> **Latihan Soal**:
1) Jawablah pertanyaan berikut berdasarkan teks tentang regulasi produk tembakau alternatif.
(a) Selain anak-anak di bawah umur 18 tahun, siapa lagi yang tidak boleh menggunakan produk HPTL?
(b) Apa penyebab simpang siurnya informasi seputar profil risiko produk tembakau alternatif?
(c) Pihak mana yang semestinya menginisiasi penelitian secara konsorsium tentang produk tembakau alternatif?
2) Ubahlah bagian teks tentang regulasi produk tembakau alternatif yang membentang dari "Di samping karena" hingga "hasil-hasil riset tersebut." dengan mengganti "perokok aktif" menjadi "perokok dewasa".

> **Teks Sumber**:
☆ ☆ ☆ ☆ ☆
Dikarenakan profil risikonya yang lebih rendah dari rokok, regulasi produk tembakau alternatif atau HPTL sebaiknya diatur secara spesifik dan terpisah dari aturan rokok.

Kehadiran regulasi produk HPTL diharapkan dapat dijadikan sebagai acuan untuk merumuskan standar produk, peringatan kesehatan yang berbeda dengan rokok, tata cara pemasaran, dan batasan umur pengguna agar tidak digunakan oleh anak-anak di bawah umur 18 tahun dan non-perokok.

Selain itu, kehadiran regulasi ini juga penting untuk mencegah potensi penyalahgunaan produk.

Di samping karena profil risiko yang lebih rendah dari rokok, alasan pengaturan HPTL yang terpisah dari rokok juga didasarkan pada pertimbangan semangat pengurangan bahaya tembakau (tobacco harm reduction) dan pengurangan risiko kesehatan akibat rokok.

Selain itu, diharapkan dapat memberikan akses bagi para perokok aktif agar dapat beralih ke produk yang lebih rendah risiko seperti produk tembakau alternatif sehingga risiko bahaya sebagai akibat dari kebiasaan merokok pelan-pelan dapat dikurangi.

Simpang siurnya informasi seputar profil risiko produk tembakau alternatif disebabkan karena penelitian-penelitian yang ada dilakukan secara parsial, partikular oleh lembaga-lembaga riset independen, kendati pemerintah juga semestinya tidak mengabaikan hasil-hasil riset tersebut.

Sebaliknya, pemerintah semestinya dapat menginisiasi penelitian secara konsorsium tentang produk tembakau alternatif dengan melibatkan banyak pihak sehingga hasil penelitiannya dapat menepis kesimpangsiuran informasi tentang profil risiko produk tembakau alternatif.

Hasil penelitian tersebut, di samping menjadi sumber informasi yang otoritatif bagi masyarakat, juga dapat dijadikan sebagai salah satu landasan perumusan kebijakan tentang produk tembakau alternatif untuk menambah derajat kualitas regulasi yang akan diterbitkan.
☆ ☆ ☆ ☆ ☆
> **Data Tersimpan**:
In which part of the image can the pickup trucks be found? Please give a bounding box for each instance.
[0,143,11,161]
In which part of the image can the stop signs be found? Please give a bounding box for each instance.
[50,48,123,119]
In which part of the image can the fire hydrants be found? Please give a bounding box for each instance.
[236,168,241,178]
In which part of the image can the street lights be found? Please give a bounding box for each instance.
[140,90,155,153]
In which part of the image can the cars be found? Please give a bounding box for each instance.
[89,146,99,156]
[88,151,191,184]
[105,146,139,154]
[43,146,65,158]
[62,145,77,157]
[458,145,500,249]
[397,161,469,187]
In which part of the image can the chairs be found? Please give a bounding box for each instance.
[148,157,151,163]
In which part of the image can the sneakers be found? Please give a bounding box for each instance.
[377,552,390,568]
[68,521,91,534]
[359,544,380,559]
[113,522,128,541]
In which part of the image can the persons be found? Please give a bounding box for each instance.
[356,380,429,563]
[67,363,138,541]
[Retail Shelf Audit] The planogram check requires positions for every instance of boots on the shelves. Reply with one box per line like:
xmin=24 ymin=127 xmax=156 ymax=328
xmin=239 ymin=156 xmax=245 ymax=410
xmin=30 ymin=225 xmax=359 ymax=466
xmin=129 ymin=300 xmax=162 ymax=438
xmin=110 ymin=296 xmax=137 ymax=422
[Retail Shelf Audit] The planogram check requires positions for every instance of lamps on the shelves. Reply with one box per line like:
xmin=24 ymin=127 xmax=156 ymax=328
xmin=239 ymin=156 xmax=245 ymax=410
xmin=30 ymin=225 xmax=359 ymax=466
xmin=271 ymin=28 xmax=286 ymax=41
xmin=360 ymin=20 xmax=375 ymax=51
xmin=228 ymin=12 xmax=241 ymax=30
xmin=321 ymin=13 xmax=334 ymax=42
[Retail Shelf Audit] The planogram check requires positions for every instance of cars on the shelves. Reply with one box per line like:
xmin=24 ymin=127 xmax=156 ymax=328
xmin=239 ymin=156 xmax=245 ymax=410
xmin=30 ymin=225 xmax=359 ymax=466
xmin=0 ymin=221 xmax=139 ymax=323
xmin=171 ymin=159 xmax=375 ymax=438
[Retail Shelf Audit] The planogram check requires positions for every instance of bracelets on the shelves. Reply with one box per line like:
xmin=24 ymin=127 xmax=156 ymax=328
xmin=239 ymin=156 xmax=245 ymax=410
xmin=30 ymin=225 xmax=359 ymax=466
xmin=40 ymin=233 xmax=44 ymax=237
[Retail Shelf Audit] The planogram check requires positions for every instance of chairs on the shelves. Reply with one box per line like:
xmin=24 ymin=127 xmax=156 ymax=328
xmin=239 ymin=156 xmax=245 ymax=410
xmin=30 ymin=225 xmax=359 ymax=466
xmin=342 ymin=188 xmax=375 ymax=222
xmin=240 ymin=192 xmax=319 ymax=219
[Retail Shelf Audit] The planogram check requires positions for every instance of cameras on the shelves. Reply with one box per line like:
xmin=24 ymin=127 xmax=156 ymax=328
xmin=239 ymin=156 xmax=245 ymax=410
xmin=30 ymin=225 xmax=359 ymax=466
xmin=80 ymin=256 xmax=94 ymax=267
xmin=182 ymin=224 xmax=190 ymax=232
☆ ☆ ☆ ☆ ☆
> **Jawaban Latihan**:
1)
(a) Non-perokok.
(b) Penelitian-penelitian yang ada dilakukan secara parsial dan partikular oleh lembaga-lembaga riset independen.
(c) Pemerintah.

2)
Di samping karena profil risiko yang lebih rendah dari rokok, alasan pengaturan HPTL yang terpisah dari rokok juga didasarkan pada pertimbangan semangat pengurangan bahaya tembakau (tobacco harm reduction) dan pengurangan risiko kesehatan akibat rokok.

Selain itu, diharapkan dapat memberikan akses bagi para perokok dewasa agar dapat beralih ke produk yang lebih rendah risiko seperti produk tembakau alternatif sehingga risiko bahaya sebagai akibat dari kebiasaan merokok pelan-pelan dapat dikurangi.

Simpang siurnya informasi seputar profil risiko produk tembakau alternatif disebabkan karena penelitian-penelitian yang ada dilakukan secara parsial, partikular oleh lembaga-lembaga riset independen, kendati pemerintah juga semestinya tidak mengabaikan hasil-hasil riset tersebut.